** Entries taken from a collection **
···
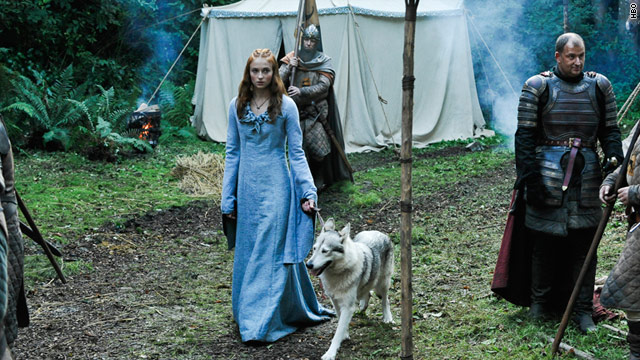 "HBO's ""Game of Thrones"" with Sophie Turner is based on George R.R. Martin's ""Song of Ice and Fire"" series. It debuts in April."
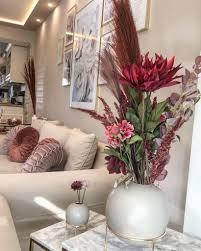 schöne herbstdekoidee daldals life für dein wohnzimmer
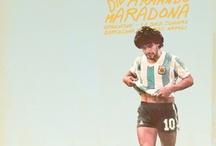 Fútbol / Espacio para el fútbol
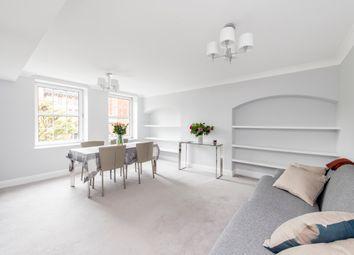 Thumbnail 2 bed flat to rent in Crown Lodge, Elystan Street, Chelsea
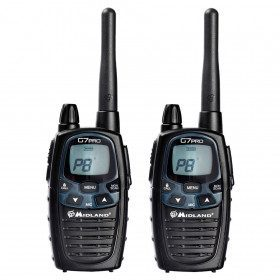 Talkie walkie G7 PRO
···
** TASK DIRECTIONS **
Write out only the lines from the one that contains "Fútbol / Espacio para el fútbol" through the last line of the records above, both included, word for word and without the pictures.

** REPLY **
 Fútbol / Espacio para el fútbol
 Thumbnail 2 bed flat to rent in Crown Lodge, Elystan Street, Chelsea
 Talkie walkie G7 PRO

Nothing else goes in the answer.